# Challenge A:
Quote the passage on Patsy Watchorn, starting at "In 1995, Watchorn" and ending at "and the USA.".
# Challenge B:
Answer these questions using the passage on Patsy Watchorn:
(i) In what year did Watchorn leave the Dublin City Ramblers?
(ii) Whose place did he take when he joined The Dubliners?
(iii) Under what name did he continue touring after The Dubliners retired?

# Document section:
Patsy also wrote and sang the Irish Football Team anthem for their European Championship campaign in Germany and again for the World Cup in 1990 in Italy "We are the Boys in Green" (Home & Away Album) with The Dublin City Ramblers. The lyrics changed slightly in both releases in 1988 and 1990.
In 1995, Watchorn left the Dublin City Ramblers and made a number of solo albums. He joined The Dubliners in 2005, taking Paddy Reilly's place. He has appeared on their Tour Sampler EP in 2005, as well as the double album Live at Vicar Street (2006).
Patsy plays the banjo, bodhrán and spoons. He cites Luke Kelly, former lead singer with The Dubliners as his favourite singer. Patsy sang with the Dubliners and was well received throughout Ireland, the UK, Europe, Australia and the USA.
When The Dubliners announced their retirement in 2012 after finishing their 50 Years Anniversary Tour, Patsy Watchorn decided to keep on touring with former band members Seán Cannon and Eamonn Campbell and Banjo player Gerry O'Connor under the name of "The Dublin Legends".

Collected data:

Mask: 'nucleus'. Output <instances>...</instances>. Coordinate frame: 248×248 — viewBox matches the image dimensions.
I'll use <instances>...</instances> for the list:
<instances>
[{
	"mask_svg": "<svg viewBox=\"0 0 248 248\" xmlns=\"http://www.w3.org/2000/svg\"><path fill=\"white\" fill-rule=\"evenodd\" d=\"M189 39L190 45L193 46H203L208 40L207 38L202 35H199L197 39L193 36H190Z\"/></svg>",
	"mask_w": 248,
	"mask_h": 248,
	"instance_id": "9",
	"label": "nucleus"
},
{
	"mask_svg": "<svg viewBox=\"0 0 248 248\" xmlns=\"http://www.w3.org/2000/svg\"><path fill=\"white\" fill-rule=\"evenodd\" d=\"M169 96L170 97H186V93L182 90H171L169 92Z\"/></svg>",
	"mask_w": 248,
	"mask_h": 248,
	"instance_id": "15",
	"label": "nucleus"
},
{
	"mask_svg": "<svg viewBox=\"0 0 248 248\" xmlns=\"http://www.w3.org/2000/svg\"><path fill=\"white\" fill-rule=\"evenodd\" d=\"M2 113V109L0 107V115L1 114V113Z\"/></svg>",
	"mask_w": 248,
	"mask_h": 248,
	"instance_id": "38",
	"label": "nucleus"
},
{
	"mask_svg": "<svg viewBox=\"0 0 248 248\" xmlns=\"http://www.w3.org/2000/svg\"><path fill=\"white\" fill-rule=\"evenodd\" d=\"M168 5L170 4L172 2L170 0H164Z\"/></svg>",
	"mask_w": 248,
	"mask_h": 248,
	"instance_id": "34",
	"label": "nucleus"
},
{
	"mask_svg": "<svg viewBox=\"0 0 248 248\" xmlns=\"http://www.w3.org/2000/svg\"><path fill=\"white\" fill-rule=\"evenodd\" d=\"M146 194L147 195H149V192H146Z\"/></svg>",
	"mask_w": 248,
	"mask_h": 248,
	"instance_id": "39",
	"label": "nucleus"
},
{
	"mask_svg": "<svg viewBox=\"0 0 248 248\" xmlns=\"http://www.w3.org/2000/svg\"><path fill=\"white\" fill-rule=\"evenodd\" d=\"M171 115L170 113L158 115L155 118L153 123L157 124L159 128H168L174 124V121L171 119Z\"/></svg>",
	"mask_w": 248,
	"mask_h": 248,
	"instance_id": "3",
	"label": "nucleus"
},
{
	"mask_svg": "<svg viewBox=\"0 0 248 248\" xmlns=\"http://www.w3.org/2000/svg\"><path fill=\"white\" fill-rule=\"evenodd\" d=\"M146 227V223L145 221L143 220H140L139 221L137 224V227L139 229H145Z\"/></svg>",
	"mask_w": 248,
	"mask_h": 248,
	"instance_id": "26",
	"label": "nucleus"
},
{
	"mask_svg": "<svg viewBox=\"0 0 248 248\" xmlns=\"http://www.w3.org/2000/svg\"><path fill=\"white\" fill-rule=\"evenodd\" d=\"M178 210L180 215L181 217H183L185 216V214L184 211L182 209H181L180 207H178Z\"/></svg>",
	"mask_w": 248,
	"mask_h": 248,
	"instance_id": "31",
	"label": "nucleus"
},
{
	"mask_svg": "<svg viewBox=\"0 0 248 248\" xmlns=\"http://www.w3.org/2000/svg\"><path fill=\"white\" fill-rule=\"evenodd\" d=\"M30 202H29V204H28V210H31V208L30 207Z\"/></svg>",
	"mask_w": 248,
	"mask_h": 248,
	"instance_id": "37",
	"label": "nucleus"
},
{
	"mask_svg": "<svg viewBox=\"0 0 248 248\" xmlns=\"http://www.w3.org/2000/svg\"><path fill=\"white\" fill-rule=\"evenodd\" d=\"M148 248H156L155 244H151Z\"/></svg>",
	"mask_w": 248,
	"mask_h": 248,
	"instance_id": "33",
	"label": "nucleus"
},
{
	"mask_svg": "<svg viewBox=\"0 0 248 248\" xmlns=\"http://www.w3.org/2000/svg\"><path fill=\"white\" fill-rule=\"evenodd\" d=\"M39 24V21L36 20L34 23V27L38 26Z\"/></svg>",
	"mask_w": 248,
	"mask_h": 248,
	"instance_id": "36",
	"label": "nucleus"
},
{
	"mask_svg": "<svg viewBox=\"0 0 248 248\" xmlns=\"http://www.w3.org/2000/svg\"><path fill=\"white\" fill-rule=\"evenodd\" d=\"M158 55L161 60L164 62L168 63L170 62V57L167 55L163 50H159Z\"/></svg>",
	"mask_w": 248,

# Correct result A:
In 1995, Watchorn left the Dublin City Ramblers and made a number of solo albums. He joined The Dubliners in 2005, taking Paddy Reilly's place. He has appeared on their Tour Sampler EP in 2005, as well as the double album Live at Vicar Street (2006).
Patsy plays the banjo, bodhrán and spoons. He cites Luke Kelly, former lead singer with The Dubliners as his favourite singer. Patsy sang with the Dubliners and was well received throughout Ireland, the UK, Europe, Australia and the USA.

# Correct result B:
(i) 1995
(ii) Paddy Reilly's
(iii) "The Dublin Legends"